# It's nice to have a place to b!tch



## mickey-mac (Sep 2, 2000)

about things like Santa Ana winds and 70 degree temperatures in February without hearing a load of crap from east coasters who are buried under 18 feet of snow. BTW, I know southern California's south border is the US/Mexico border, where does SC start in the north?
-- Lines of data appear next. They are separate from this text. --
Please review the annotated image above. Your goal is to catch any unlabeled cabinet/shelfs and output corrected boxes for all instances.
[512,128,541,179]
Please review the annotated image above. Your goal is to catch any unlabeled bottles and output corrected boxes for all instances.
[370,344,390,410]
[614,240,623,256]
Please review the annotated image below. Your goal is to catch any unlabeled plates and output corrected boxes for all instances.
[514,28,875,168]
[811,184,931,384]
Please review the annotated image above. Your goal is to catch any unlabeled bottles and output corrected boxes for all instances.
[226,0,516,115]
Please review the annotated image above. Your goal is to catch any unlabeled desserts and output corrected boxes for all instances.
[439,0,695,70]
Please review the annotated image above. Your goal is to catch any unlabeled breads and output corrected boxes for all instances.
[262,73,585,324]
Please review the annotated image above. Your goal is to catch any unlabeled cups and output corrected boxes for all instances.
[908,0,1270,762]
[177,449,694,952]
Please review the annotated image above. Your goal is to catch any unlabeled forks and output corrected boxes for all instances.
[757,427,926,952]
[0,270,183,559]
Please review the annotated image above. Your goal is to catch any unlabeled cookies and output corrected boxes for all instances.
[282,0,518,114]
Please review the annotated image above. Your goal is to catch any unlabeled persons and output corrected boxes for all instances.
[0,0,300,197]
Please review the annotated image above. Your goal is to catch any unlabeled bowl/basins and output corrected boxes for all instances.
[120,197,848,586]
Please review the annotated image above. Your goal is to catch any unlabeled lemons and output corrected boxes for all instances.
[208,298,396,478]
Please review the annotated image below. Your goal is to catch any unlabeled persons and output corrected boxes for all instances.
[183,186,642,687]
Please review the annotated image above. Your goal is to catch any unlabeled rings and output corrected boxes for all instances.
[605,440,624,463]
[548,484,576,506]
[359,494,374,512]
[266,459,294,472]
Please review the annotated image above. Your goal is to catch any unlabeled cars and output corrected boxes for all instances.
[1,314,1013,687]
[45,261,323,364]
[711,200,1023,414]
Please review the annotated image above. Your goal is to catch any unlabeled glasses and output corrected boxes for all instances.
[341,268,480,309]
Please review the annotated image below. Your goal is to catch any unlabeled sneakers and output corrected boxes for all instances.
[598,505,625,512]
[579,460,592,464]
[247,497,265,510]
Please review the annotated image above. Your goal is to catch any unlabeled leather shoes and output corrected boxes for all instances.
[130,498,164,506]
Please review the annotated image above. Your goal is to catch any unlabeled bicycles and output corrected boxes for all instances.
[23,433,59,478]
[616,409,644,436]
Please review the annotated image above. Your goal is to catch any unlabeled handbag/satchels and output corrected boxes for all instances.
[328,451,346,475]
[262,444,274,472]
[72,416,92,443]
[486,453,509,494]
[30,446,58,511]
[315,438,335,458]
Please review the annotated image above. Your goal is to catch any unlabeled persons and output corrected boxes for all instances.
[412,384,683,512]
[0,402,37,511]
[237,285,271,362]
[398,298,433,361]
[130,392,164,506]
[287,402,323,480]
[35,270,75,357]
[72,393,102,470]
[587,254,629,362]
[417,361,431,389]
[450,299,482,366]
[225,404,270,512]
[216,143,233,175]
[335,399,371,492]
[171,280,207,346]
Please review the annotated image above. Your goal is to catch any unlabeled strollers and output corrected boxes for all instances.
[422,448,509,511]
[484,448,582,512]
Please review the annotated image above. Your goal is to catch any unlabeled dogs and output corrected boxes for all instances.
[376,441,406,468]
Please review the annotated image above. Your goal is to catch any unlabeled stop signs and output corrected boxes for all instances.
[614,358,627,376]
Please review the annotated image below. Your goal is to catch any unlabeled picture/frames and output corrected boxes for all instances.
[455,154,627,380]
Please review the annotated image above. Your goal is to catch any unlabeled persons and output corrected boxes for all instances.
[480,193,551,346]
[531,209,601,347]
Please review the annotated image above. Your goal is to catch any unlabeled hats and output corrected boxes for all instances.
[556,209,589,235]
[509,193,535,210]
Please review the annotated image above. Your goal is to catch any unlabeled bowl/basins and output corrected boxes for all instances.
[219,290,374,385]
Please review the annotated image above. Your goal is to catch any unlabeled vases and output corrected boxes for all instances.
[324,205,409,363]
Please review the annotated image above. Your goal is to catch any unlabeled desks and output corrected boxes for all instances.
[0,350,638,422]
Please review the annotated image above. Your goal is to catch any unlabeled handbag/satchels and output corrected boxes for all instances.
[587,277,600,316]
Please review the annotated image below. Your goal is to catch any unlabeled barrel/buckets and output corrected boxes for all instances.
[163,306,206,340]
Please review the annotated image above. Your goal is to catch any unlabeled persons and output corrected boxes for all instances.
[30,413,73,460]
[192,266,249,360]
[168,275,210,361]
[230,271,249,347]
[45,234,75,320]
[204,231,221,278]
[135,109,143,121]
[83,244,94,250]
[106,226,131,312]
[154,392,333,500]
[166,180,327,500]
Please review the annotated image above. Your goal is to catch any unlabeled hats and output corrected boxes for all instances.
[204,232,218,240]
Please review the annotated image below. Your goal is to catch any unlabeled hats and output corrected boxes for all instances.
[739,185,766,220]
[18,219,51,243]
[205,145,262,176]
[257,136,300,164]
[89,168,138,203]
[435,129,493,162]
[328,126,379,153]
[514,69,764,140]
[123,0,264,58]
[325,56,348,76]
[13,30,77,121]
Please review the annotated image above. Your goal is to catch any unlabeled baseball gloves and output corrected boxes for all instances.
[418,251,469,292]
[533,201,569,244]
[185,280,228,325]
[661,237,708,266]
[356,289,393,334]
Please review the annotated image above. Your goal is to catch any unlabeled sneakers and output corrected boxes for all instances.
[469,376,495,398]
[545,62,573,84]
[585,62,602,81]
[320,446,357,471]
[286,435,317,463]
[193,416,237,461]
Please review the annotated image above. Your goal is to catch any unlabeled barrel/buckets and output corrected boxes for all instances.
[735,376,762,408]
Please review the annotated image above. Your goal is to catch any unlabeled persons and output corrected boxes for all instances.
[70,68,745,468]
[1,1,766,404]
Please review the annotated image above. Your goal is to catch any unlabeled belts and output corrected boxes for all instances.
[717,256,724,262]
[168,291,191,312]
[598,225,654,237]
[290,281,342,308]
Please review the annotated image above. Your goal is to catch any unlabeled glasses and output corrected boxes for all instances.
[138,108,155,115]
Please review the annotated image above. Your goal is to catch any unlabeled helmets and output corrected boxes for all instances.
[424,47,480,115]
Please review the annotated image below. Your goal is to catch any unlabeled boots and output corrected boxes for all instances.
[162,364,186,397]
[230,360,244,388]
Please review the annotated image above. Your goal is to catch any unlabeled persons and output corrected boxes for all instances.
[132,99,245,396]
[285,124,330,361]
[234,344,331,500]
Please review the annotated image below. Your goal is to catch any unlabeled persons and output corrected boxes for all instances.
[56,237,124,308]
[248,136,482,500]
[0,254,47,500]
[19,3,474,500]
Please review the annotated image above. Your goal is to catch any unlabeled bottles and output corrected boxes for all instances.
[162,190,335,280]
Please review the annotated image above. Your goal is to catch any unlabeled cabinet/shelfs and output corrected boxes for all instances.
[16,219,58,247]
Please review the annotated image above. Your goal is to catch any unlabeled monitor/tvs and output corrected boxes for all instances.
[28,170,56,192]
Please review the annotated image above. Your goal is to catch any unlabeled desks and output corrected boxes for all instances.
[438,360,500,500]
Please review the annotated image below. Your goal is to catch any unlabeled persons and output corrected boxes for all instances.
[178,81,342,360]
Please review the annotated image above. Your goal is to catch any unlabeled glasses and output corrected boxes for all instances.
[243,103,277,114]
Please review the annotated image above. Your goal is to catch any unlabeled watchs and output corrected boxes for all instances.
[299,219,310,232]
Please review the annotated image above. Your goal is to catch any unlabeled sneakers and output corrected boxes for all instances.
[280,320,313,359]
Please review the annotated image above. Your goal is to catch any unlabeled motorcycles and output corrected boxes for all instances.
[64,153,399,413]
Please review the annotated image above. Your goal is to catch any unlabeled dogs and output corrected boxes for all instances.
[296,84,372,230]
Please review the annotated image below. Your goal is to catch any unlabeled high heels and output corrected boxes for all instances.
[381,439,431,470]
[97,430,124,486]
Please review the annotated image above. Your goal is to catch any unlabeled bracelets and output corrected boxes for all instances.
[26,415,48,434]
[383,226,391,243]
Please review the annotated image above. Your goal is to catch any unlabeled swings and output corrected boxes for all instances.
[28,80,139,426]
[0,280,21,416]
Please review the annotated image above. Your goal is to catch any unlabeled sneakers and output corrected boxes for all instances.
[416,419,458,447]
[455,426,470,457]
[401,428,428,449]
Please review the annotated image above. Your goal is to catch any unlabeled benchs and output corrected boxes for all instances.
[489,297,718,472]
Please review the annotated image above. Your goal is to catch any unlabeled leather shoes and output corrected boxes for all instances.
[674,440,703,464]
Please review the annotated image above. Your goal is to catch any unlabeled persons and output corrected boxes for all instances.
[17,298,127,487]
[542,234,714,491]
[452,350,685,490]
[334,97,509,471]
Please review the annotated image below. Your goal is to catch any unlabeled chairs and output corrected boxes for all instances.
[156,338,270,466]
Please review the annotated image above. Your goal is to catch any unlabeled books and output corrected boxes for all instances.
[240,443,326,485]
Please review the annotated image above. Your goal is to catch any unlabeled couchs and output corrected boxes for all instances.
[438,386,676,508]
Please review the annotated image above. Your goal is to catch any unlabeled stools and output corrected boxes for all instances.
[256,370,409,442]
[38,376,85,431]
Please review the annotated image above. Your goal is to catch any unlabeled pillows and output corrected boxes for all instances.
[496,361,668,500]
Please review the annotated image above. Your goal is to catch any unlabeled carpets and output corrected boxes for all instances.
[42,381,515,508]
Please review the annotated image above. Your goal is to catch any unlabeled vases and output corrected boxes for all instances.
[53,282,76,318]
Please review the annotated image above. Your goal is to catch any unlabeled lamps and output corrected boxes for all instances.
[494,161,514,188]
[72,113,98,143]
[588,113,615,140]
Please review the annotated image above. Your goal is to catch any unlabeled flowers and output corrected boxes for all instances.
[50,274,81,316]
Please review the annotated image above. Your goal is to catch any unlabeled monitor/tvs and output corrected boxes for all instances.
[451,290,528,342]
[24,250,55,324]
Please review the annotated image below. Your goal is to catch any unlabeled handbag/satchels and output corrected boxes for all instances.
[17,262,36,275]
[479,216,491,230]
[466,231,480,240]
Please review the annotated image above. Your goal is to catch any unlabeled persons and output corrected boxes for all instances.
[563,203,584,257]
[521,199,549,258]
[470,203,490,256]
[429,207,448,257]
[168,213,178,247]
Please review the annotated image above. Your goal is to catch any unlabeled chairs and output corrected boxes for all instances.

Northern Ventura County?


----------



## HAL9000 (May 1, 2002)

*San Diego/Orange County line...*

The further south you live the further south it seems to be.

(though probably, I submit, Santa Barbera/San luis Obispo County)


----------



## mickey-mac (Sep 2, 2000)

*Yeah*



HAL9000 said:


> The further south you live the further south it seems to be.
> 
> (though probably, I submit, Santa Barbera/San luis Obispo County)


Unfortunately for those folks between the Ventura/Santa Barbara County line and southern Monterey County, most (including this site) divide the state up into north and south, forgetting that Central California is bigger than most state east of the Mississippi.


----------



## Bixe (Jan 28, 2004)

*Year 'Round Ridin'*

Southern California stops about where folks start talking about how happy they aren’t there, whether they are north of SoCal or off in any other direction… Sometimes I’m even inclined to agree with them. 
Tooooo many people. SoCal is a great place but for the Southern Californians. (Full disclosure: Born and raised here. Ambiguity intentional).


----------